_INPUT DATA:_
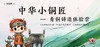 【半日营】中华小铜匠 商品缩略图0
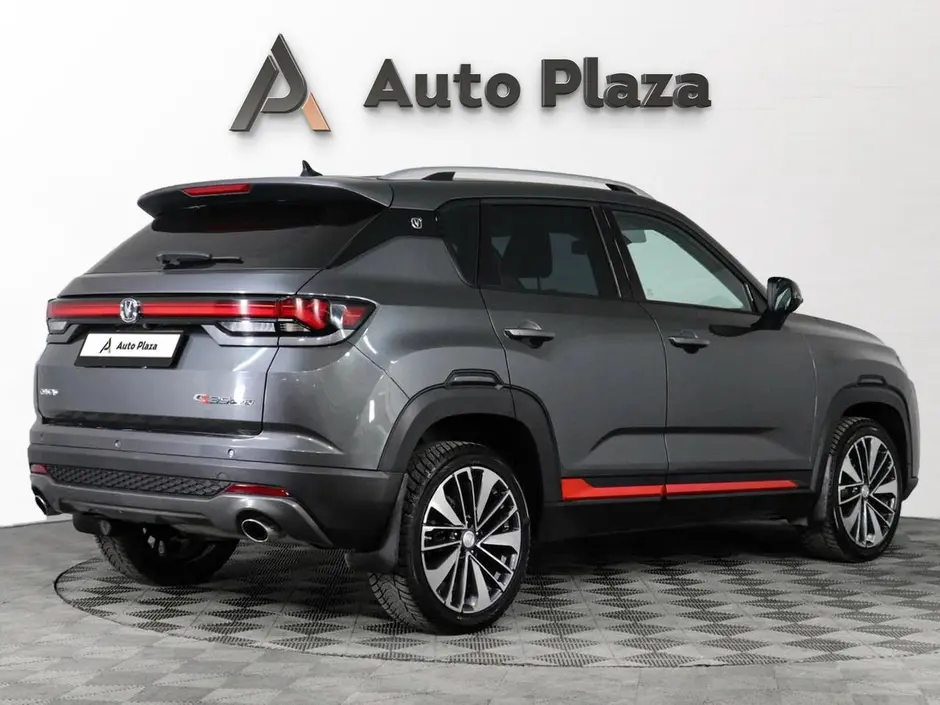 AutoPlaza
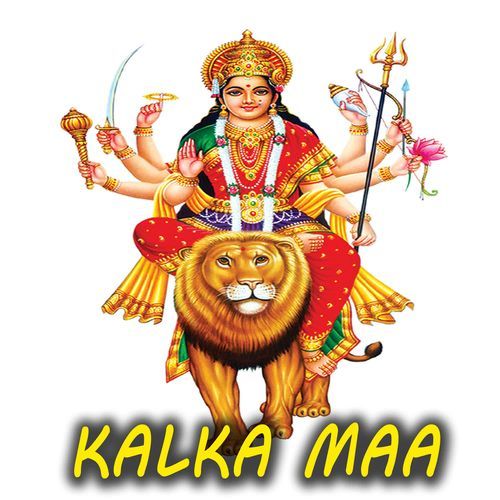 Kalka Maa Bhanu Prajapati Tigaon MP3 Download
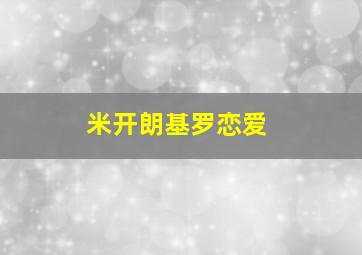 米开朗基罗恋爱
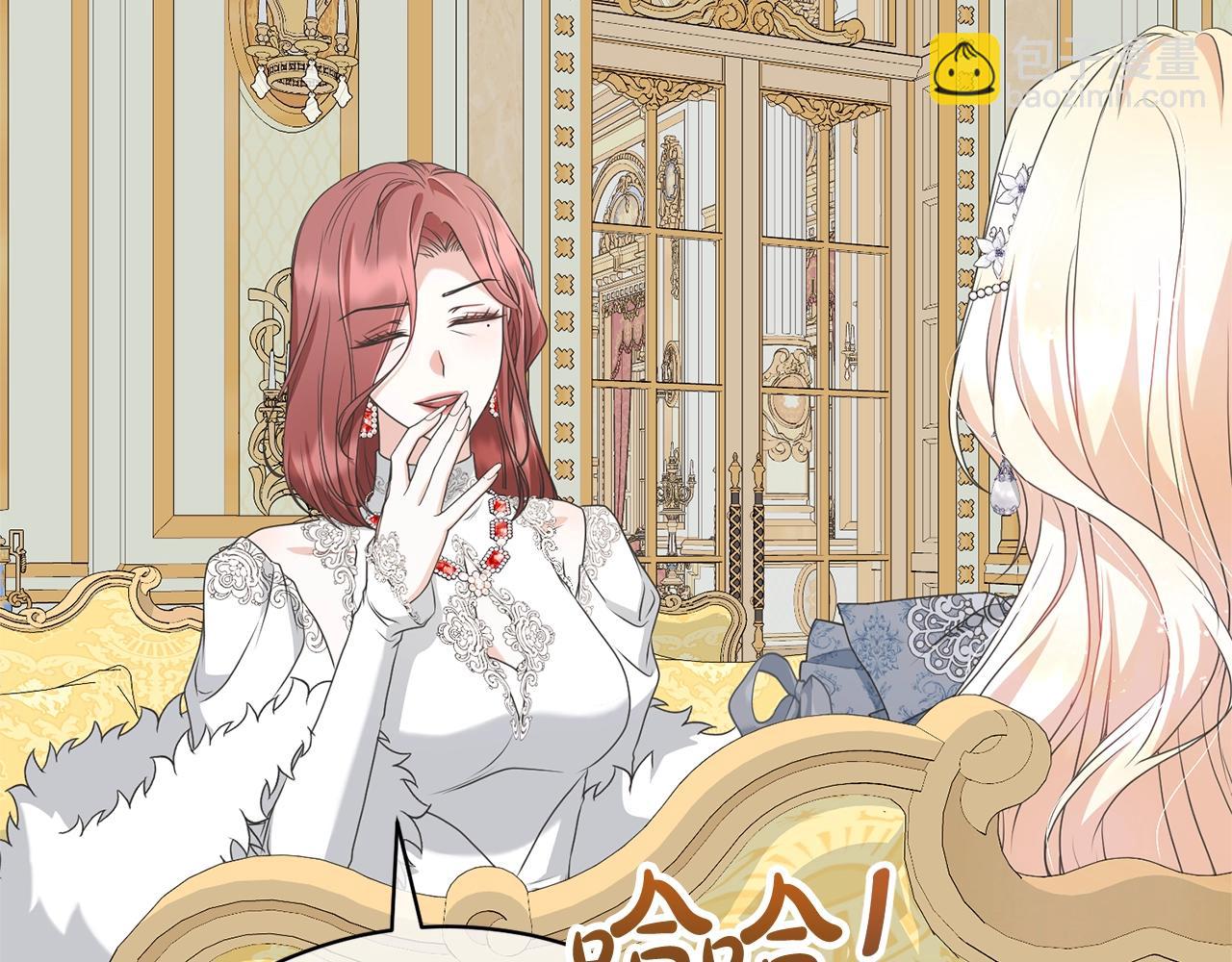 《我成了原着中不存在的角色》第66话 做自己世界的主角 第18页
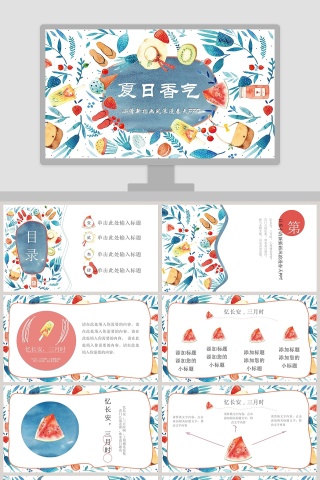 小清新插画风浪漫春天PPT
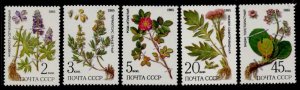 USSR (Russia) 5379-83 MNH Flowers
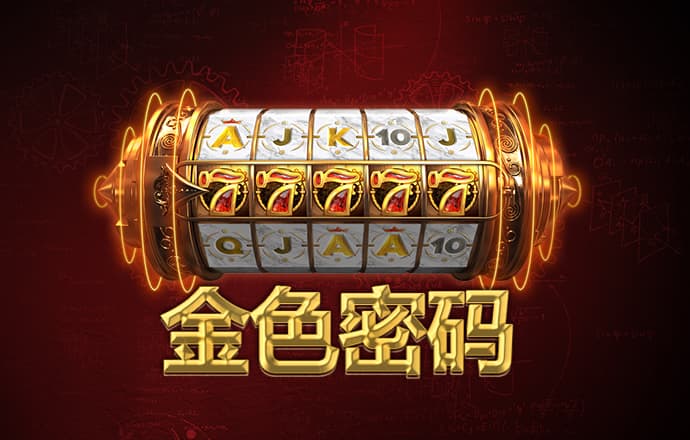 嫦娥姐姐奔月啦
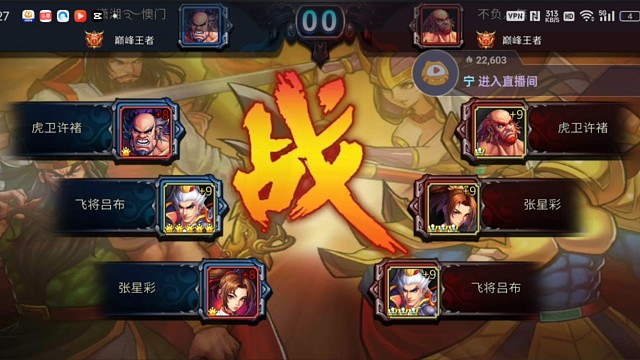 不符 无   赤龙，江山，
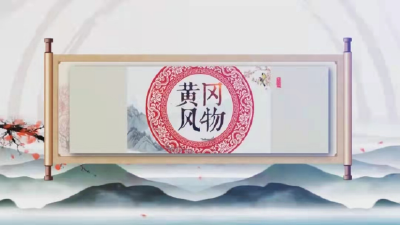 《黄冈风物》2025年（第110期）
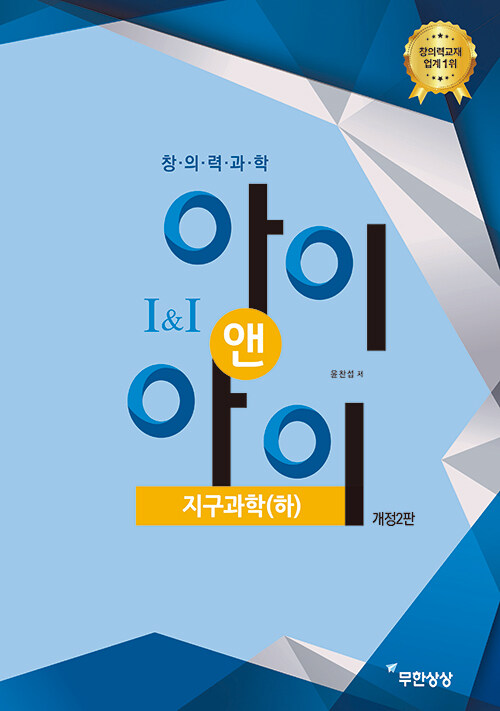 창의력과학 아이앤아이 지구과학 (하)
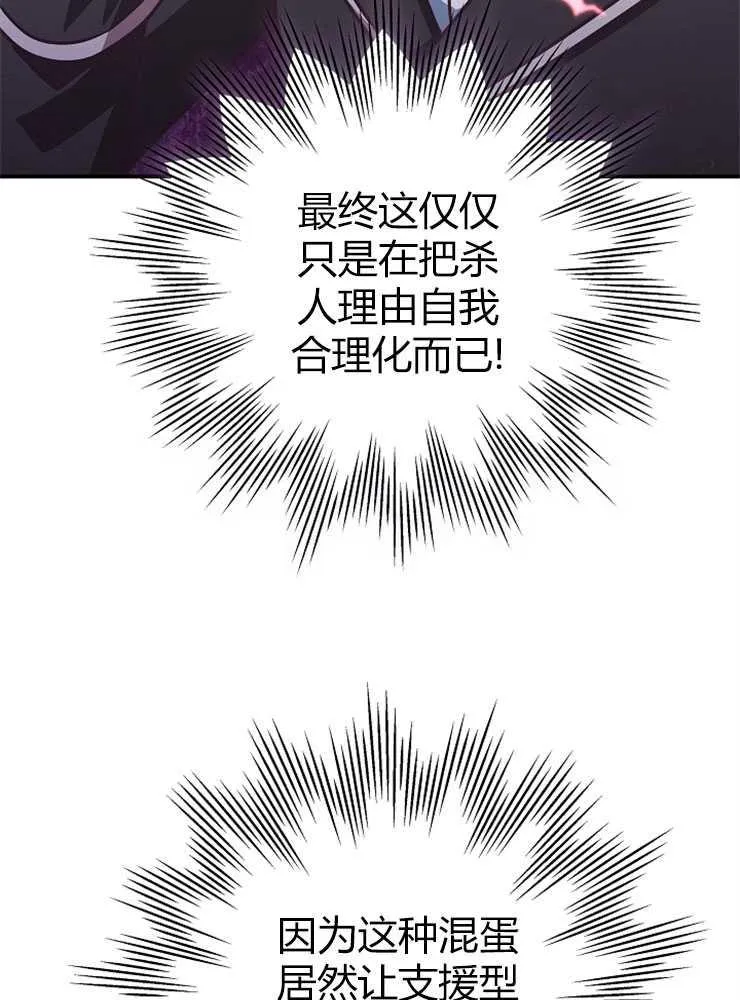 第18话50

_PROBLEM REQUIREMENTS:_
Copy every line of the data above word for word, and leave the pictures out of your answer.

_TASK RESULT:_
 【半日营】中华小铜匠 商品缩略图0
 AutoPlaza
 Kalka Maa Bhanu Prajapati Tigaon MP3 Download
 米开朗基罗恋爱
 《我成了原着中不存在的角色》第66话 做自己世界的主角 第18页
 小清新插画风浪漫春天PPT
 USSR (Russia) 5379-83 MNH Flowers
 嫦娥姐姐奔月啦
 不符 无   赤龙，江山，
 《黄冈风物》2025年（第110期）
 창의력과학 아이앤아이 지구과학 (하)
 第18话50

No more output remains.